For remote focusing with TeamViewer or VNC, SBEMimage offers a focus tool that acquires a 512-pixel × 384-pixel through-focus series on a specified tile or overview image (Figure 4A). The user can then choose the optimal focus setting from this image series. Optimal X/Y stigmation settings are chosen with the same procedure. For refinement, the cycle can be repeated. This focus tool offers two advantages: (1) It can be used remotely (when no adjustment knobs and no access to the EM server PC are available) and even at slow connection speeds of the remote desktop software; (2) The procedure minimizes the electron dose, at least in case of small focus corrections, since each image series is acquired only once, whereas manual refocusing with the microscope software relies on continuous scanning. The focus tool can also be used to set working distances for individual tiles, which is needed for setting up an adaptive focus for tilted surfaces. A slight tilt of the 3View knife is usually unavoidable, which for very large distances across the sample surface can lead to a difference in working distance: One part of the region of interest may be well focused, but a more distant part will be out of focus. This also typically occurs when mounting a sample in the 3View holder that will not be cut. Any initial tilt of the surface will thus not be physically corrected by the blade. For these cases, SBEMimage offers a gradient correction mechanism (Figure 4B). To correct the focus during an acquisition, two autofocus methods are implemented in SBEMimage: Method (1) uses the built-in SmartSEM autofocus/stigmator, which is called in regular intervals, as specified by the user. The user can choose the reference position(s) where the focus/stigmation procedure should be performed, and decide if both autofocus and autostigmation are to be performed on the same slice or a specified number of slices spaced apart to minimize beam exposure. Method (2) uses a continuous heuristic autofocus procedure based on autocorrelation. The algorithm works on tiles that have already been acquired and applies corrections continuously. This approach was first used in Briggman et al. (2011) and is described in appendix A of Binding et al. (2013).

FIGURE 4

FIGURE 4. (A) The focus tool (the second tab in the main controls window) allows the user to remotely focus individual tiles or overview images and adjust the stigmator settings. A brief explanation is provided in the main text. (B) For imaging tilted surfaces, SBEMimage offers a focus gradient correction feature. When the optimal focus for three tiles on a given grid is specified (see drawing in the dialog window), SBEMimage computes the gradient and adjusts the focus (working distance) automatically for every tile in the grid. In the viewport, the different working distances for each tile are displayed below the tile number.

Adaptive Tile Selection

Within each grid, tiles can be selected as “active,” or deselected, with single mouse clicks. Only active tiles are acquired. Deselecting tiles outside the region of interest therefore makes imaging non-rectangular regions of interest more efficient (Figure 5A). When debris detection is used, SBEMimage can automatically adjust the detection region to cover only the region of the overview image that contains active tiles.
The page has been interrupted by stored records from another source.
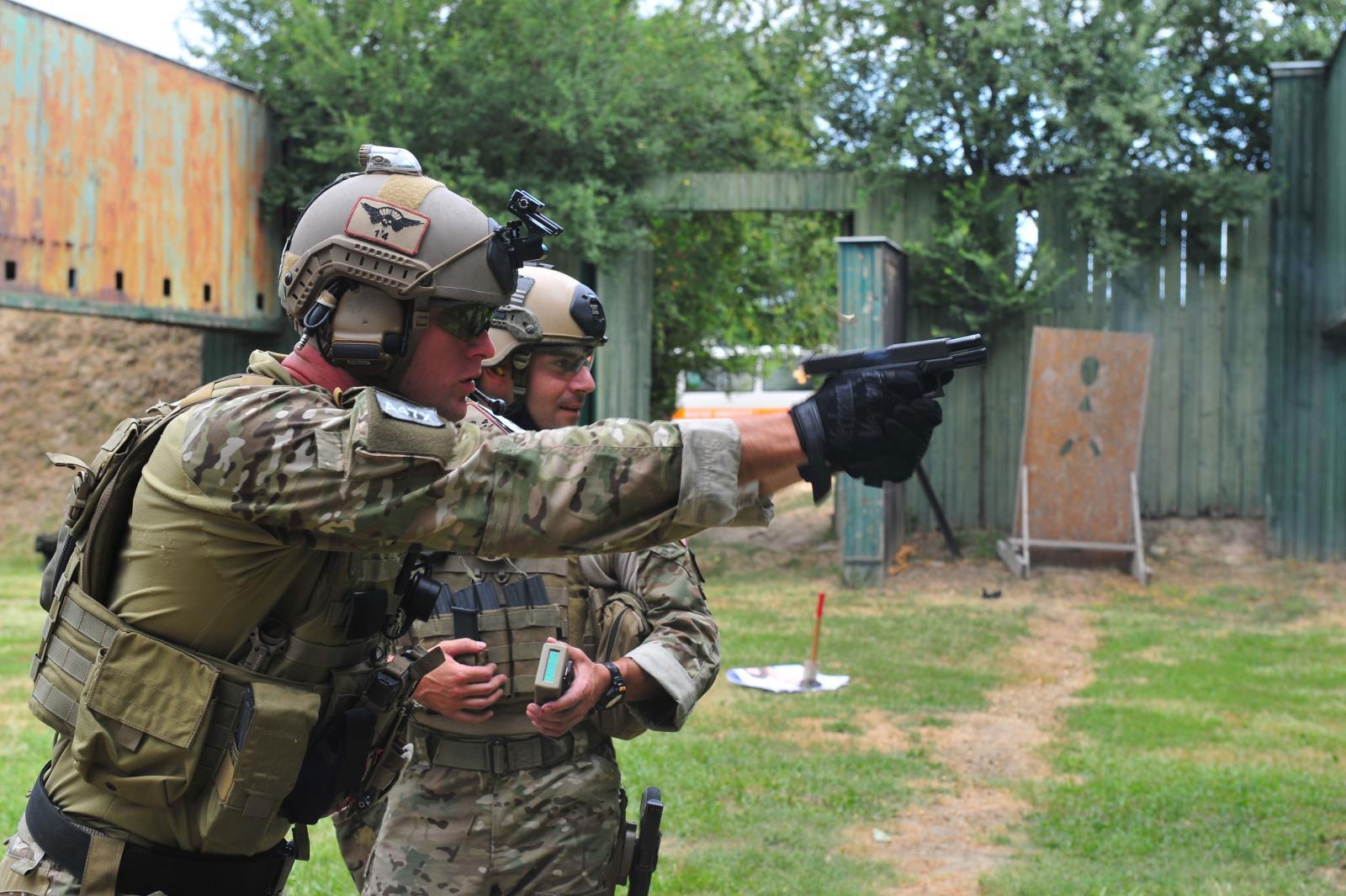 special-forces-glock-hr.jpg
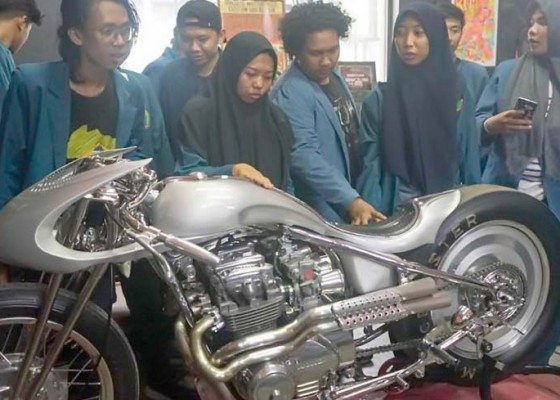 Nusabali.com - mahasiswa-surabaya-kunjungi-markas-ams-garage-di-sanur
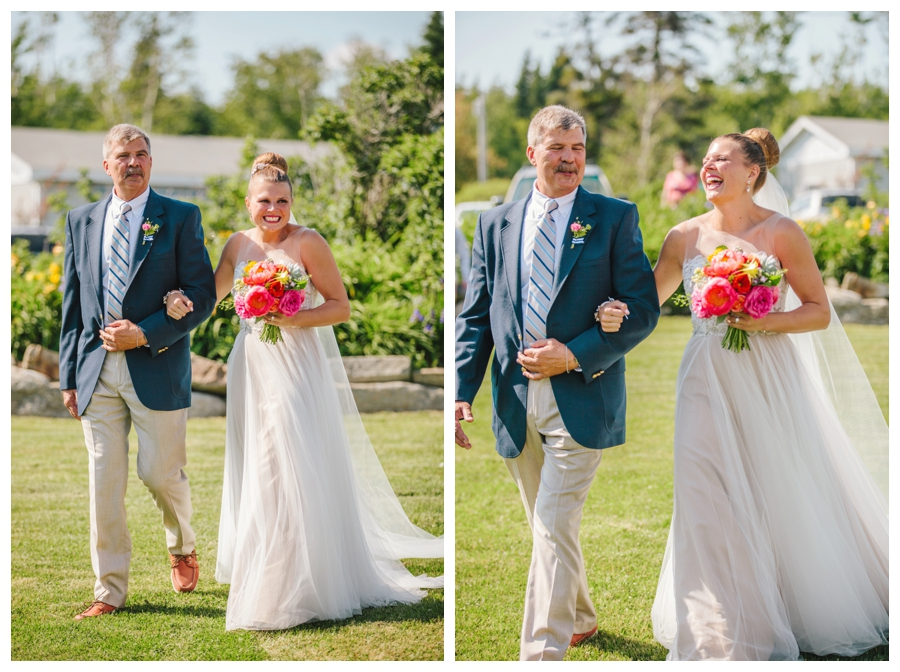 MaineWeddingPhotographer_Damariscotta_Bristol_Pemaquid_Lighthouse_BradleyInn_ContentedSole-025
The active tile pattern can be adjusted by the user while an acquisition is running. Grids can be shifted when the acquisition is paused. When an error occurs or the user pauses the acquisition, SBEMimage remembers which tiles on the current slice have already been acquired and will resume the acquisition at the correct position in the grid.

FIGURE 5

FIGURE 5. A whole Platynereis dumerilii, late nectochaete stage (6 days post-fertilization), acquired with SBEMimage. Imaged with a ZEISS Merlin SEM at 1.8 keV landing energy, 270 pA beam current, and 0.8 μs dwell time. 11,416 slices with >200,000 image tiles at 10 nm × 10 nm × 25 nm voxel size. Platynereis were provided by H. Martínez and D. Arendt, EMBL, Heidelberg. Sample preparation by P. Machado and Y. Schwab, EMBL, Heidelberg. Alignment: A. Wanner. Silver epoxy embedding was used to reduce charging, as described in Wanner et al. (2016b). (A) Stitched mosaic, slice 6298. The corresponding tile pattern is shown in the upper left corner. Adaptive tile selection was used throughout the stack acquisition to efficiently capture the irregular shape of the worm along its (tilted) anterior-posterior axis. (B) The worm’s 3D shape, as reconstructed from the EM dataset. Segmentation and 3D rendering: www.ariadne.ai.
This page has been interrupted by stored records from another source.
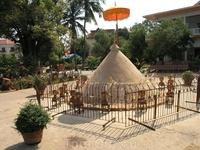 Камбоджийская елка из песка.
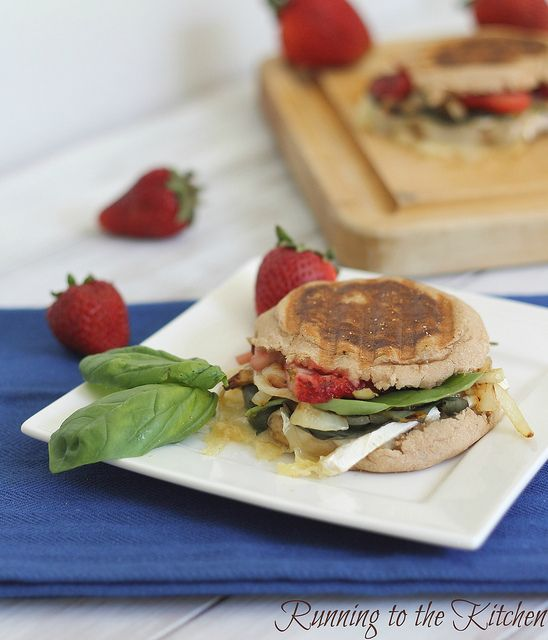 Strawberry Brie Panini -- now that's summery: Recipe, Strawberry Brie, Strawberries, Brie Strawberry, Paninis, Panini Strawberry, Healthy Food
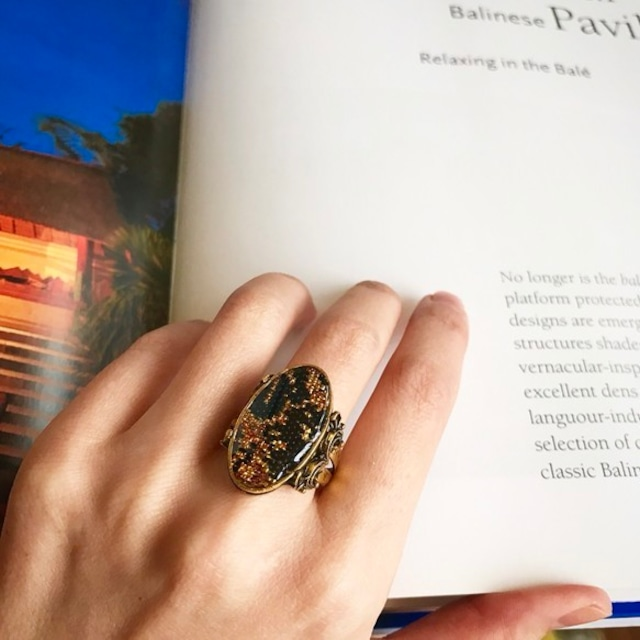 アンティーク金襴緞子の指輪(黒と金糸)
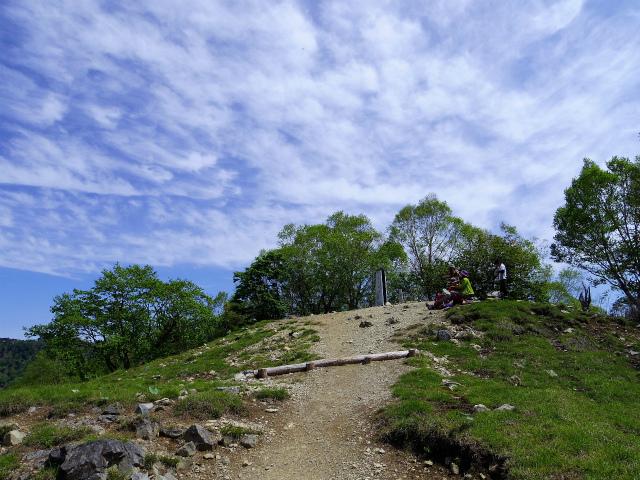 雲取山(七ツ石山・鴨沢ルート)登山口コースガイド 七ツ石山山頂【登山口ナビ】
Slice-by-Slice Tile Monitoring

On each slice, the mean and standard deviation of a selected tile is compared to the mean and standard deviation of the same tile in the previous slice. If the differences exceed user-defined thresholds, the acquisition is paused. This approach permits detection of sudden unexpected changes (loss of focus, darkening, and blank images). In the second tab of the viewport window (slice-by-slice viewer), the user can load the most recently acquired tiles and overviews into memory and view them at full resolution (Figure 2B). Panning and zooming work as in the viewport. The mouse wheel and control buttons let the user go backward and forward through the acquired slices to check if the cutting is regular and to assess image quality. Distances in the images can be measured with a ruler tool (also available in the viewport). The viewport offers in situ tile previews during acquisitions. A preview image (512 pixels × 384 pixels) is generated from each tile as soon as it is acquired. This preview image is then immediately displayed in the tile grid, such that the user can inspect it in its relative position to the other tiles. To check whether the specified overlaps are sufficient and the stage calibration is accurate, tile previews can be shown either in “overlap mode,” where they are placed at the exact stage positions where they were acquired, or in “gap mode,” where artificial gaps are put between the tiles, which is useful to verify the alignment and the width of overlapping areas.

Image Inspection and Selection

After each image acquisition, the module ImageInspector reads the acquired image file from disk into memory and performs a number of image integrity and quality checks. If a check fails, the user is alerted via e-mail and the acquisition is paused automatically. It is also possible to test incoming images for other user-defined features and either select or discard them on the basis of these tests. This feature can save storage space and also time since it can be exploited to carry out some data processing and pre-selection operations already during the acquisition.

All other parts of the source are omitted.